Le travail de Gide est-il réellement neutre ?
Vingt-neuf ans plus tard, en 1930, André Gide s’inspire de cette histoire, change les prénoms, reprend le procès et les faits de manière brute. Avec cette idée : montrer comment Marcel Monnier a pu être acquitté alors que sa culpabilité paraissait évidente. Tout comme celle de sa mère. « Ce qu’André Gide recommande, c’est de prendre garde à la tendance que nous avons de vouloir tout expliquer, de croire que les actes humains ont tous des mobiles qu’il nous est possible de discerner et dont nous sommes capables de mesurer la valeur », écrit le journaliste Pierre Audiart dans l'édition du 23 juillet 1903 de l'Européen. Mais le travail de l’écrivain est-il réellement neutre ? Jean-Marie Augustin en doute.

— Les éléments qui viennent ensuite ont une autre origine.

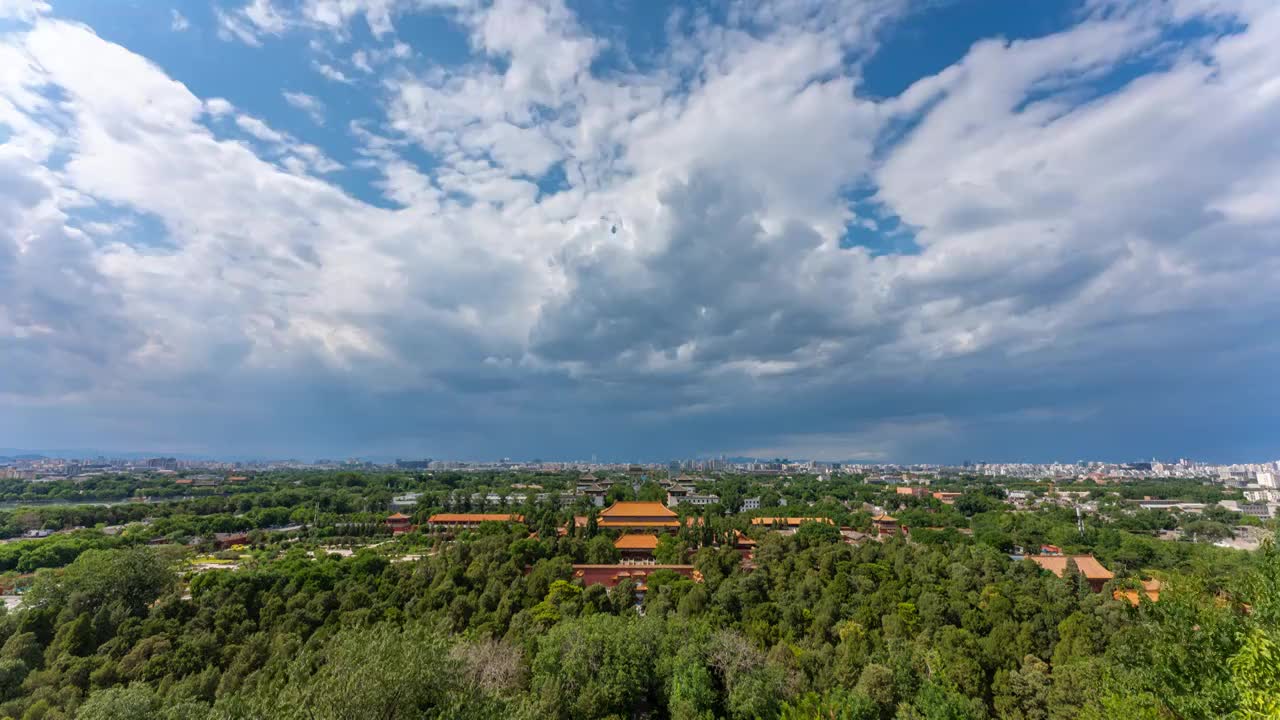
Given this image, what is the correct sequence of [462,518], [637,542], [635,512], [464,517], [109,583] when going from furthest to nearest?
[464,517]
[462,518]
[635,512]
[637,542]
[109,583]

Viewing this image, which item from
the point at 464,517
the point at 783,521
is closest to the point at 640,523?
the point at 783,521

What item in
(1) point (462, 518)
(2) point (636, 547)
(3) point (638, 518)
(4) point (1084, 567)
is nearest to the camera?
(4) point (1084, 567)

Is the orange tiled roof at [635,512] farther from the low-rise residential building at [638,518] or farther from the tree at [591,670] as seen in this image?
the tree at [591,670]

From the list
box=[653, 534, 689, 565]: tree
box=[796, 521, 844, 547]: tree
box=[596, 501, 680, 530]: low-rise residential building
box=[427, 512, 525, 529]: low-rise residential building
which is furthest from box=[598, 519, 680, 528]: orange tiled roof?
box=[796, 521, 844, 547]: tree

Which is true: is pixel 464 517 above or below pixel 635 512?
below

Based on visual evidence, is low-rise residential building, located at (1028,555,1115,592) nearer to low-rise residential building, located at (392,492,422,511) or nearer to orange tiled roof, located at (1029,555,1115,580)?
orange tiled roof, located at (1029,555,1115,580)

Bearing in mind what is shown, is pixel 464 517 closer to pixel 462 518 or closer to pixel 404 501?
pixel 462 518

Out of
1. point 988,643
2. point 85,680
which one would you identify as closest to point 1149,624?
point 988,643
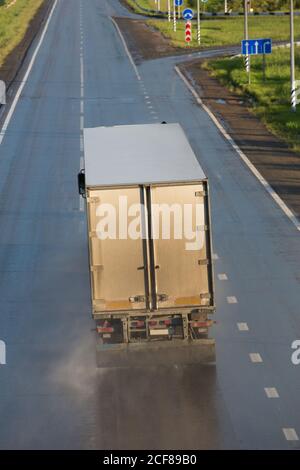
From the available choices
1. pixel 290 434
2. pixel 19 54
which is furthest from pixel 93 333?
pixel 19 54

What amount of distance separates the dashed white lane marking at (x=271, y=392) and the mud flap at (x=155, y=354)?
145 centimetres

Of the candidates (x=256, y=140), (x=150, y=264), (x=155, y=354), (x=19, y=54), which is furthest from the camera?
(x=19, y=54)

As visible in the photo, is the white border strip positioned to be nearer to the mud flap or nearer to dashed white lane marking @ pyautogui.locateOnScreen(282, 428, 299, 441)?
the mud flap

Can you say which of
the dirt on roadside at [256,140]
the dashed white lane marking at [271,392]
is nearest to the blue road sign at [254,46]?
the dirt on roadside at [256,140]

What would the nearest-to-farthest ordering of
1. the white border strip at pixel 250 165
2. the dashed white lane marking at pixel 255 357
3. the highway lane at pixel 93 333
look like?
the highway lane at pixel 93 333 < the dashed white lane marking at pixel 255 357 < the white border strip at pixel 250 165

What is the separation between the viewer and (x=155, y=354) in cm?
1725

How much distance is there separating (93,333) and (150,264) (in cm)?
242

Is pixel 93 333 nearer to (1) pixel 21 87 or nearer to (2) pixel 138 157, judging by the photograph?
(2) pixel 138 157

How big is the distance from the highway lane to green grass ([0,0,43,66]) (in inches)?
1362

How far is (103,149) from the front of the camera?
20.3 m

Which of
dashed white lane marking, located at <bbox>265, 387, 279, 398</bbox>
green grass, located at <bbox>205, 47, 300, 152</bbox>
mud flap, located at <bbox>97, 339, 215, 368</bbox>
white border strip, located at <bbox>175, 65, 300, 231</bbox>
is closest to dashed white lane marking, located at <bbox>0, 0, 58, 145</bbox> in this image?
white border strip, located at <bbox>175, 65, 300, 231</bbox>

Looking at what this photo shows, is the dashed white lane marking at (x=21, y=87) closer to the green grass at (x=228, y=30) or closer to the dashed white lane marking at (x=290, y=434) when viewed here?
the green grass at (x=228, y=30)

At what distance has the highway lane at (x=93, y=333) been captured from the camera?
14.7 metres
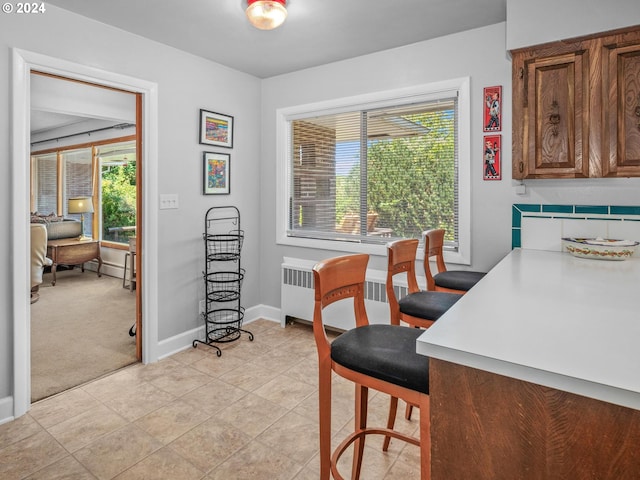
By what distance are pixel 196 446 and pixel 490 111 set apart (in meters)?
2.74

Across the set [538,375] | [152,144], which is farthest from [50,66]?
[538,375]

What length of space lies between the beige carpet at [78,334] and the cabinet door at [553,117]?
3166 millimetres

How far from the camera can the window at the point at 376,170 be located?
2957 mm

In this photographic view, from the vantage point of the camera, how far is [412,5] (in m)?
2.41

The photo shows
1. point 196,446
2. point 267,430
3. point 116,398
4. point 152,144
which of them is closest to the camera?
point 196,446

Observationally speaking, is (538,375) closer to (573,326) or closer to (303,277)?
(573,326)

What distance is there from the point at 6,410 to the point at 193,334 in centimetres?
133

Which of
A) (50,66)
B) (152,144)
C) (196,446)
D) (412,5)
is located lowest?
(196,446)

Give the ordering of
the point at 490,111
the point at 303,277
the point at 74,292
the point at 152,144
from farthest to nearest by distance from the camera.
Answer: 1. the point at 74,292
2. the point at 303,277
3. the point at 152,144
4. the point at 490,111

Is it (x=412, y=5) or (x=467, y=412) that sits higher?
(x=412, y=5)

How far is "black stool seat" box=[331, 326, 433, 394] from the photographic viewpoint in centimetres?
121

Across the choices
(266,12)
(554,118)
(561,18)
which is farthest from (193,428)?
(561,18)

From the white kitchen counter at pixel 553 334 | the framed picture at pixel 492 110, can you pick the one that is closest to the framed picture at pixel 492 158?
the framed picture at pixel 492 110

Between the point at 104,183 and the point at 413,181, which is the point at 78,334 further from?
the point at 104,183
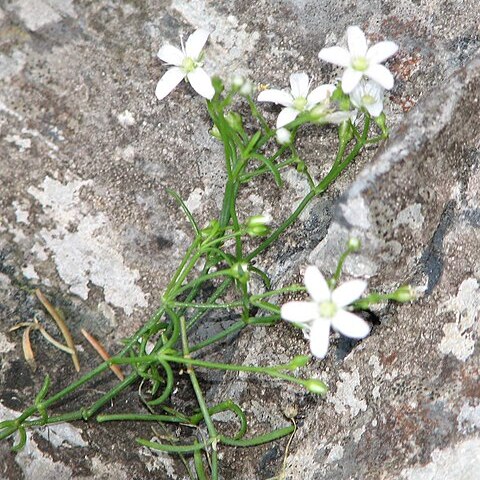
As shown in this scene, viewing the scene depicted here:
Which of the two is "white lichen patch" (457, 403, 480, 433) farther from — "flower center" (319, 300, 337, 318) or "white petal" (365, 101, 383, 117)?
"white petal" (365, 101, 383, 117)

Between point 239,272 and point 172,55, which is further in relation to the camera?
point 172,55

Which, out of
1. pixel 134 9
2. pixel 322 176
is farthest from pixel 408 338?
pixel 134 9

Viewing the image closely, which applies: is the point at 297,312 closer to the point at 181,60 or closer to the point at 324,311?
the point at 324,311

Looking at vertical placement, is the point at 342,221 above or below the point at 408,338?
above

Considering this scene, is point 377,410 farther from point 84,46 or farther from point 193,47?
point 84,46

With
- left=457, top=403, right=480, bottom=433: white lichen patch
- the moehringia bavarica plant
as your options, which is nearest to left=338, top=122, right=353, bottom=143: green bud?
the moehringia bavarica plant

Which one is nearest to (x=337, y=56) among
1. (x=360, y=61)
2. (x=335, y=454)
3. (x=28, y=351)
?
(x=360, y=61)

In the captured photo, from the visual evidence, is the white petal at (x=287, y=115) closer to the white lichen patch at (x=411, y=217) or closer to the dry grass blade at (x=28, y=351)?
the white lichen patch at (x=411, y=217)
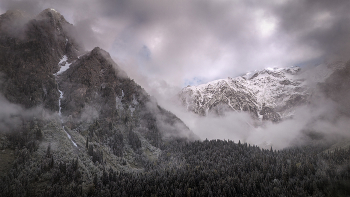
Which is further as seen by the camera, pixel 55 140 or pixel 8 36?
pixel 8 36

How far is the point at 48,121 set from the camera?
16162 centimetres

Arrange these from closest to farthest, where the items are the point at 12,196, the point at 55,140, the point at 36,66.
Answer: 1. the point at 12,196
2. the point at 55,140
3. the point at 36,66

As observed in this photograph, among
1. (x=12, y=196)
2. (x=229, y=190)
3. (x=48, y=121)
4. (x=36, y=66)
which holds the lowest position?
(x=12, y=196)

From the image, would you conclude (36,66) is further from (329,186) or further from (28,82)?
(329,186)

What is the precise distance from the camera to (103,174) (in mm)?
134625

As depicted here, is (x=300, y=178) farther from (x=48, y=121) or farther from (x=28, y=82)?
(x=28, y=82)

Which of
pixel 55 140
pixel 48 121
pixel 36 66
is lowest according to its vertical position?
pixel 55 140

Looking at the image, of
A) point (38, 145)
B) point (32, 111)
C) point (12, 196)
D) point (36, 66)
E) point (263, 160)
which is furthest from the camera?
point (36, 66)

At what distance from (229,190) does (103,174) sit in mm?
87154

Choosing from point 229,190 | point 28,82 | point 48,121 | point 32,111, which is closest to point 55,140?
point 48,121

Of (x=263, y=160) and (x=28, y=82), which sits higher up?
(x=28, y=82)

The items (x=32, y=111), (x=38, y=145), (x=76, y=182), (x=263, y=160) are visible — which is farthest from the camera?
(x=263, y=160)

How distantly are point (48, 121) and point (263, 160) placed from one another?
195m

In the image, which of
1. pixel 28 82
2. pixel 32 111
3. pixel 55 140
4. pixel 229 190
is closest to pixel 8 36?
pixel 28 82
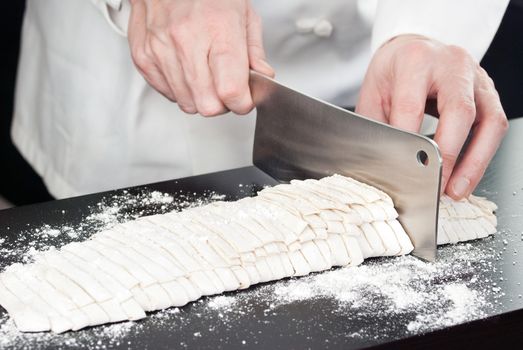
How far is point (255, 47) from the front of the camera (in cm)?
211

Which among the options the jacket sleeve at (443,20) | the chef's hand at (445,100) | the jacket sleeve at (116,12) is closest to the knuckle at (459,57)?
the chef's hand at (445,100)

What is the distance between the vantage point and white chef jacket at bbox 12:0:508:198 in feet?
8.11

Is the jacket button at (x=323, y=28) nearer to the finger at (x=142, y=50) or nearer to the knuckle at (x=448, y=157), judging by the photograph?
the finger at (x=142, y=50)

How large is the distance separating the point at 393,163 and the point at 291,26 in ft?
2.75

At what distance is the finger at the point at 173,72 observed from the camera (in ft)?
6.93

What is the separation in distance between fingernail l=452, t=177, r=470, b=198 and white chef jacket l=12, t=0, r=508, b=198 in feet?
2.02

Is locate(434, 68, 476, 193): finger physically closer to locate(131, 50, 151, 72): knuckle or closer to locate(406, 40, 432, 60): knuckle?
locate(406, 40, 432, 60): knuckle

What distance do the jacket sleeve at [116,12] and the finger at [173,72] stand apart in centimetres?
25

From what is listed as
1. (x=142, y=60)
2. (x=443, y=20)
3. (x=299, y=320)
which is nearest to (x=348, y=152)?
(x=299, y=320)

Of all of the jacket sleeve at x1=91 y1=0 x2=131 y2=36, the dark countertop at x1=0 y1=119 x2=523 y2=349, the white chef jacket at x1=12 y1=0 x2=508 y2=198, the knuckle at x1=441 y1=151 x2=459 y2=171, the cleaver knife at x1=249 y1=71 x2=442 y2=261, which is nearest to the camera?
the dark countertop at x1=0 y1=119 x2=523 y2=349

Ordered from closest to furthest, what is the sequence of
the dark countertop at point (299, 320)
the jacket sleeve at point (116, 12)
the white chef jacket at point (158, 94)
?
the dark countertop at point (299, 320) → the jacket sleeve at point (116, 12) → the white chef jacket at point (158, 94)

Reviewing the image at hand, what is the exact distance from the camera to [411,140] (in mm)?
1736

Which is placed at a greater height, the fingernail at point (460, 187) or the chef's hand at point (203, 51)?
the chef's hand at point (203, 51)

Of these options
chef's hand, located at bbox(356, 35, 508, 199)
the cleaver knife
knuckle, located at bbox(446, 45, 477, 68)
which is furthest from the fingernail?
knuckle, located at bbox(446, 45, 477, 68)
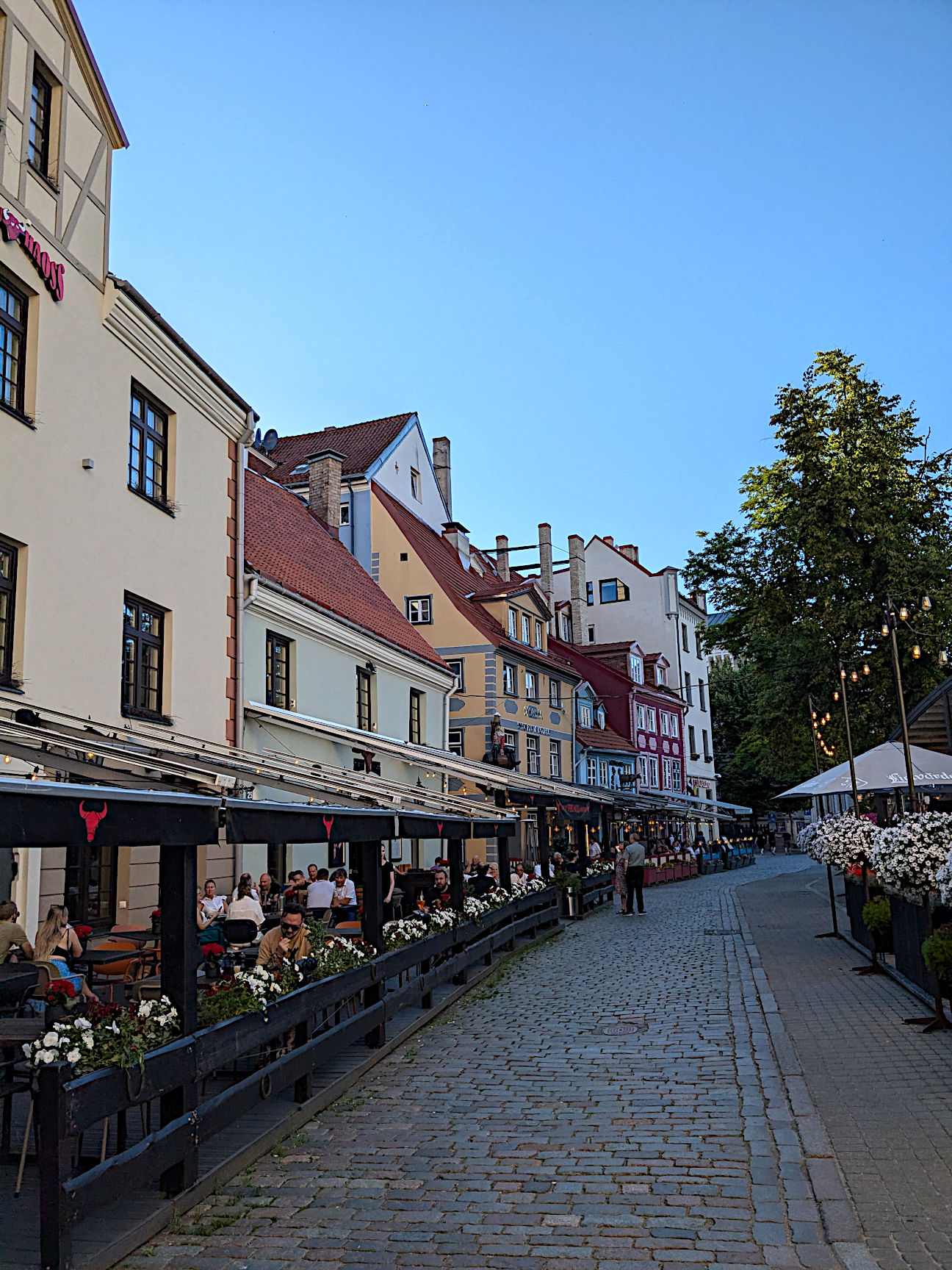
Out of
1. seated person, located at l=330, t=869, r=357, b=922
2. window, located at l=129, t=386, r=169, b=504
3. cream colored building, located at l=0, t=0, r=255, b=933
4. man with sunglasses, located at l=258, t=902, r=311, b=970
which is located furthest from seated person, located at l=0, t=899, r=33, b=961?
window, located at l=129, t=386, r=169, b=504

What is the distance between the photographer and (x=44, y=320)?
39.7 feet

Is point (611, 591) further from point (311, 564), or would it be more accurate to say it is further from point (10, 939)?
point (10, 939)

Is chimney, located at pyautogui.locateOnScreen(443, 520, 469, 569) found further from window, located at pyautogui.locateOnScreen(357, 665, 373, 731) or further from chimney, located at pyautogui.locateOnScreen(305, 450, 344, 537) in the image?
window, located at pyautogui.locateOnScreen(357, 665, 373, 731)

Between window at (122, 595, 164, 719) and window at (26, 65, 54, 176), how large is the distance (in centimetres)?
528

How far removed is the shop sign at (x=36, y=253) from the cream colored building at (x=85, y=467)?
19mm

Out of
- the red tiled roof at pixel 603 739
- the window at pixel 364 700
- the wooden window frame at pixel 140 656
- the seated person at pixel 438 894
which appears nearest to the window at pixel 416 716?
the window at pixel 364 700

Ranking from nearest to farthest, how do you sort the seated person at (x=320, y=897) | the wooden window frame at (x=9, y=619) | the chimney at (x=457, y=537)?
the wooden window frame at (x=9, y=619) → the seated person at (x=320, y=897) → the chimney at (x=457, y=537)

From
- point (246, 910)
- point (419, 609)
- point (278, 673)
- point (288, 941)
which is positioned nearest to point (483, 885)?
point (278, 673)

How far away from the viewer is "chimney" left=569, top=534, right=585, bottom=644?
168 ft

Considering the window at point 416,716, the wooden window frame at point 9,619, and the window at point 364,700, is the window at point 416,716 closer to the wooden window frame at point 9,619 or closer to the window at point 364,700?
the window at point 364,700

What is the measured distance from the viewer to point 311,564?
2395cm

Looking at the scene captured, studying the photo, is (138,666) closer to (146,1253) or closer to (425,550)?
(146,1253)

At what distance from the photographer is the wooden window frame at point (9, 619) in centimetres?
1128

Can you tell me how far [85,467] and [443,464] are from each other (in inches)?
1256
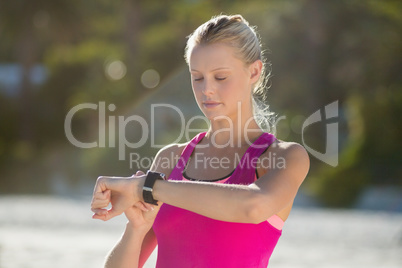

« Fils de professeur de droit, neveu d’un grand économiste, André Gide en profite pour régler ses comptes avec son milieu et dénoncer l’atmosphère étouffante des familles de la bourgeoise. La façon dont il présente Louise Monnier peut laisser penser qu’il a peut-être eu des difficultés avec sa propre mère », observe l’historien, rappelant que l’écrivain est l’auteur de la phrase : « Familles, je vous hais ».
Blanche Monnier, quant à elle, ne recouvrera jamais la raison. Elle décédera en 1913 à l’hôpital psychiatrique de Blois. La même année que son frère.